## GIVEN EXERCISE
Count the lines in the items below that contain the word "woman", treating uppercase and lowercase as different, and give only the number.

## SUPPLIED INFORMATION
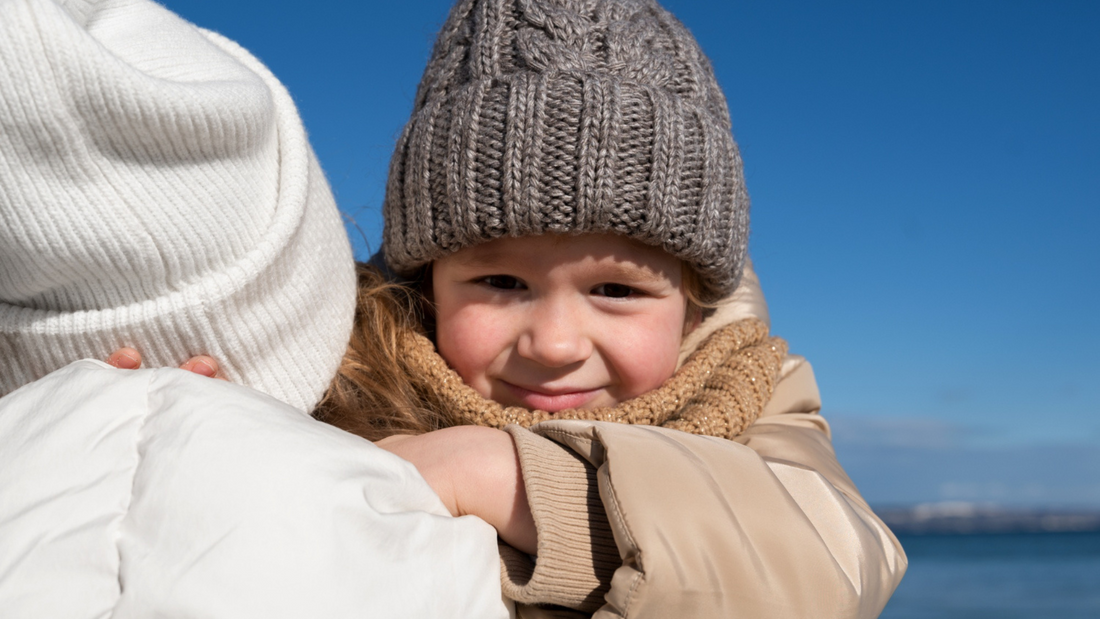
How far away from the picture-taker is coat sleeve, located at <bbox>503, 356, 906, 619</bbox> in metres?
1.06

---

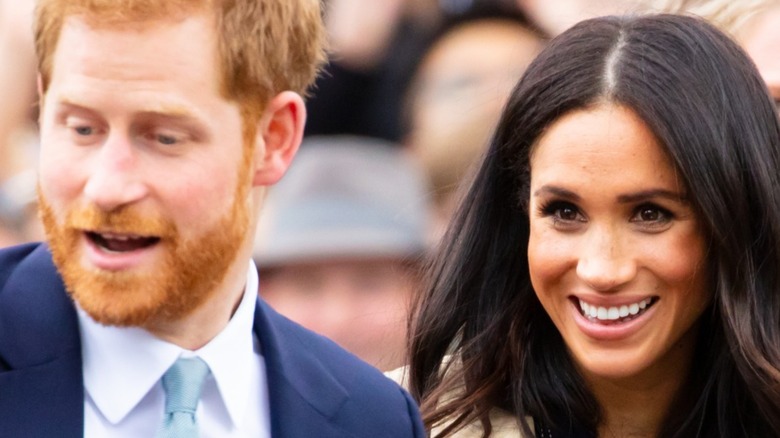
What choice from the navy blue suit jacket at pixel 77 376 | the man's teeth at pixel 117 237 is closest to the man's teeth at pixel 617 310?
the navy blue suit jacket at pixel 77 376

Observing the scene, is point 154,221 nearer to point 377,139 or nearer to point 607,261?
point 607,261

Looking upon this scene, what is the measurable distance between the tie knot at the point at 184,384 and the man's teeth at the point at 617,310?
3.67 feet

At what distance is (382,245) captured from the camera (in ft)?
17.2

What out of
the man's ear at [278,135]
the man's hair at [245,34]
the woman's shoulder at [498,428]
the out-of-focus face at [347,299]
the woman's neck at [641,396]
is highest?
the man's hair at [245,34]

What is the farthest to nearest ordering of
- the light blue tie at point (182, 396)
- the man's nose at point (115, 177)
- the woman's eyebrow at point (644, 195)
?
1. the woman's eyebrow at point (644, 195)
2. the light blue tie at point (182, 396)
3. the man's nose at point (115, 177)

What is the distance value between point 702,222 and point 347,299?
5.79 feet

* * *

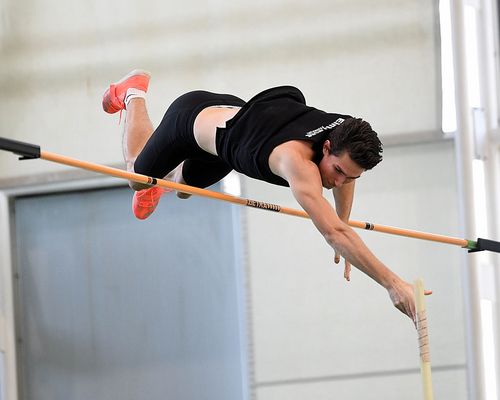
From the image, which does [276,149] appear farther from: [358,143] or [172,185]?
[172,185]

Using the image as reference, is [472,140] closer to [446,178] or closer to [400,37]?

## FULL ANSWER
4